Most companies are leaving a lot of money on the table with ACH payments, both because of the true cost of the transaction and because it’s not a solution that can scale to the majority of your vendors.

Paying by credit card can actually earn rebates on electronic payments. Better yet, paying with new solutions that wrap all types of payment processing – check, ACH and card – into a single workflow and automatically make the payment by the lowest cost method can dramatically reduce the cost and manual labor associated with B2B payments, while extending payment automation to a larger range of vendors.

It’s time to start paying attention to how you’re making your payments. How many are by printed check? How many are by ACH? How many are by card? Is the percentage of payments you make electronically growing, holding steady or shrinking?

Look at your bank statement and put a pencil to it. How much does it cost you to do check, ACH and card payments?

Once you’ve added up all your payments and what they cost, figure out if you move from 35% electronic payments to 50%, what’s that going to save you? How much will it add to your bottom-line?

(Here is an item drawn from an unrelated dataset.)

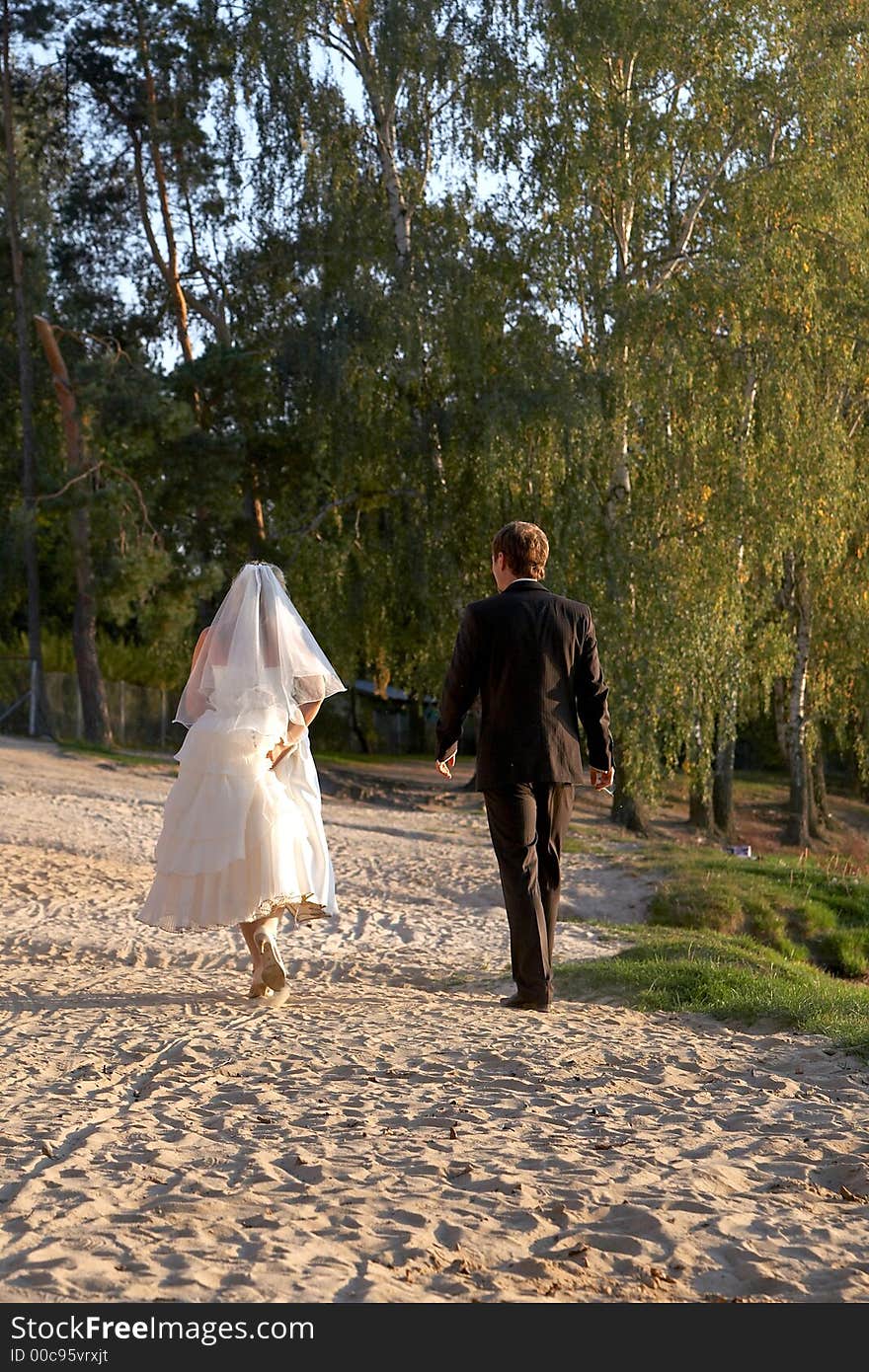 Man and woman are walking on beach. Man and woman are walking on beach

Then set a benchmark and try to move toward it. Making at least 70% of your payments electronically should be achievable. It stands to reason that if more than 70% of vendors accept electronic payments, any company out there should eventually be able to pay 70% of their vendors electronically with the right tools and processes in place.

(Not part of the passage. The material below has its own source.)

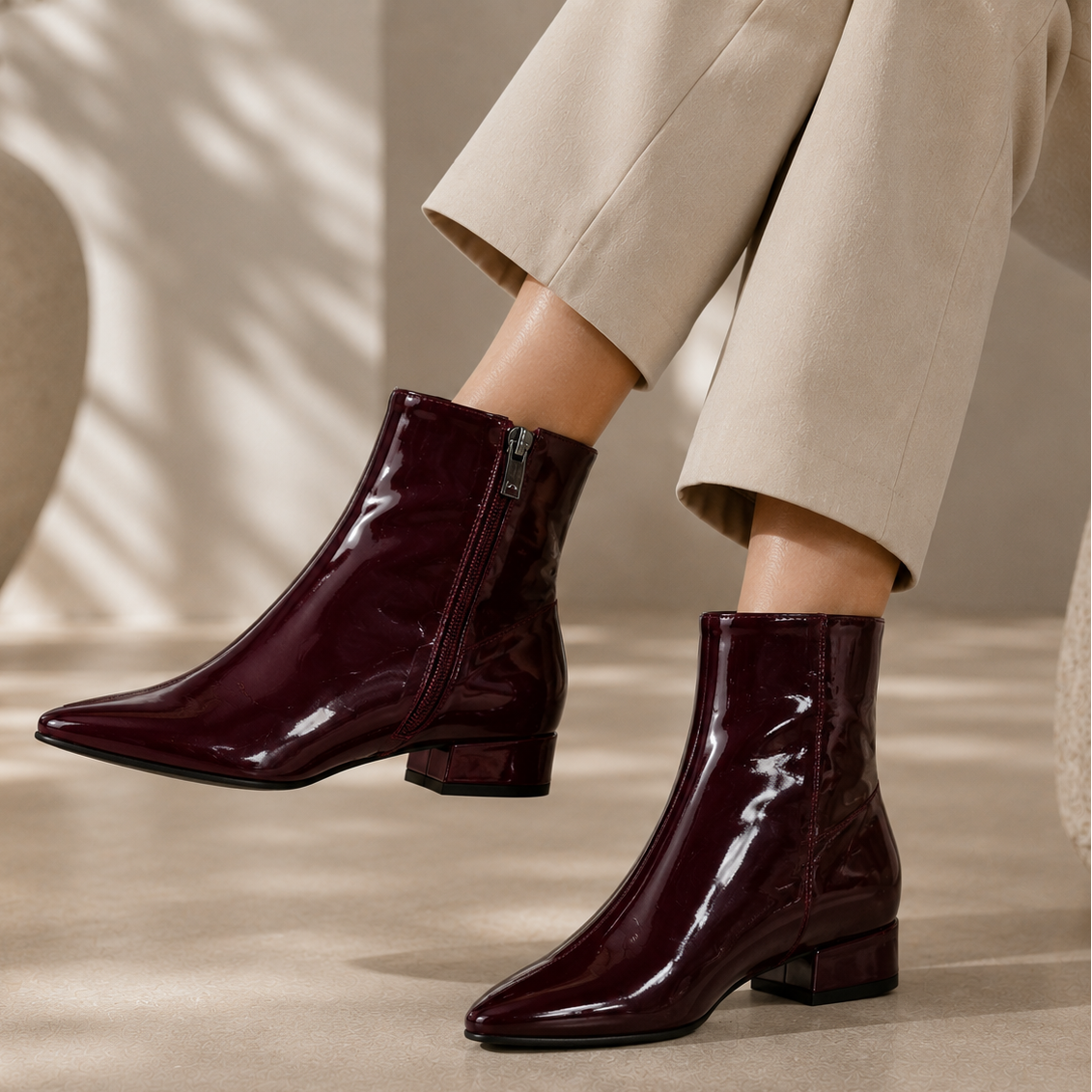 LE SANSA Sasha Merlot Patent Boots, stylish knee-high footwear with shiny red patent leather finish.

Tana Law, Co-Founder and Senior Vice President of Sales at Nvoicepay
Tana Law is Co-Founder and SVP of Sales of Nvoicepay. Law has more than 25 years of experience in the payments industry. Prior to Nvoicepay, Law was VP Sales at Zevez and spent 18 years in various roles at Discover Card Services including Regional Director, Senior National Accounts Manager, Business Development Manager, Director of Support Services, District Manager, and Account Executive. On behalf of Discover Card, she established contractual policies and procedures for the then emerging payment industry group of “transaction aggregators.” As Regional Director, Law established many of the sales performance policies and metrics still in place at Discover.